Significant developments have transpired since January 2025. The United States has elected a new administration, with Donald Trump returning to the White House. His administration is quickly implementing a series of executive orders that impact various areas, including politics, economics, and the release of classified documents related to JFK, RFK, and Martin Luther King Jr. Trump has emphasized the importance of oil as a vital asset within the U.S. framework, prioritising oil exploration and drilling to enhance energy independence.

Currently, U.S. officials are engaged in discussions with European nations at the Munich Security Meeting in Germany, addressing Europe’s security needs and NATO contributions amidst funding concerns. The U.S. also held talks with Russia in Saudi Arabia aimed at resolving the Russia-Ukraine conflict, with the goal of preventing human losses and facilitating the rebuilding of Ukraine. The Trump administration has informed Ukraine of the necessity for at least 50% U.S. ownership in rare earth minerals to secure American troop deployment, presenting this as a means for Ukraine to reimburse the U.S. for defence expenditures related to the ongoing conflict.

* _Task requirements_:
1 - Name every country that the passage on U.S. policy since January 2025 mentions by name.
2 - Using the passage on U.S. policy since January 2025, decide whether each statement agrees with it: (a) the U.S. talks with Russia took place in Germany; (b) the Trump administration told Ukraine it requires at least 50% U.S. ownership in rare earth minerals; (c) Trump has made oil exploration and drilling a priority.
3 - Extend the passage on U.S. policy since January 2025 with a new paragraph that follows on from its final sentence.

* _Material provided_:
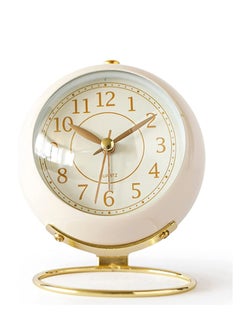 Buy Arabest Small Classic Tickless Analog Alarm Clock for Bedroom Office Living Room Decor Beige in Saudi Arabia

* _Outputs by task_:
1 - United States, Germany, Russia, Saudi Arabia, Ukraine

2 -
(a) No: "The U.S. also held talks with Russia in Saudi Arabia"
(b) Yes: "informed Ukraine of the necessity for at least 50% U.S. ownership in rare earth minerals"
(c) Yes: "prioritising oil exploration and drilling to enhance energy independence"

3 -
An executive order from President Trump specifically suspends all aid to South Africa, including funding for HIV/AIDS and tuberculosis combatting initiatives under the PEPFAR program. This suspension is pending further investigation into particular issues within the country, representing a loss of approximately $400 million (around R6.6 billion) for the 2024/25 fiscal year—17% of South Africa’s budget for HIV/AIDS responses. The South African government will need to seek alternative funding sources given the financial requirements of the National Health Insurance (NHI).

Domestically, one positive story emerges in inflation, which remains low, projected to stay within the 3-6% target range. The South African Reserve Bank (SARB) anticipates inflation to reach around 4.5% by mid-2025, having significantly decreased from 7.0% in 2023 to 3.0% in December 2024. This decline in inflation paves the way for potential interest rate cuts; the Reserve Bank has already lowered the rate by 50 basis points on three occasions: September 2024, November 2024, and January 2025. These reductions are expected to increase disposable income for households, positively impacting consumer demand moving forward.

However, the exchange rate poses a concern for South Africa. Following the formation of a Government of National Unity, the Rand strengthened, trading at around R17.50 against the U.S. dollar. This appreciation was primarily driven by positive market sentiment regarding the election outcome. Unfortunately, following Trump’s re-election, the Rand’s strength was short-lived, depreciating to around R18.50 and then to R19.05 due to the suspension of U.S. aid and other pressures. It is currently trading around R18.50, with expectations to remain within the R18.00 to R19.00 range, barring any significant changes to U.S.-South Africa relations.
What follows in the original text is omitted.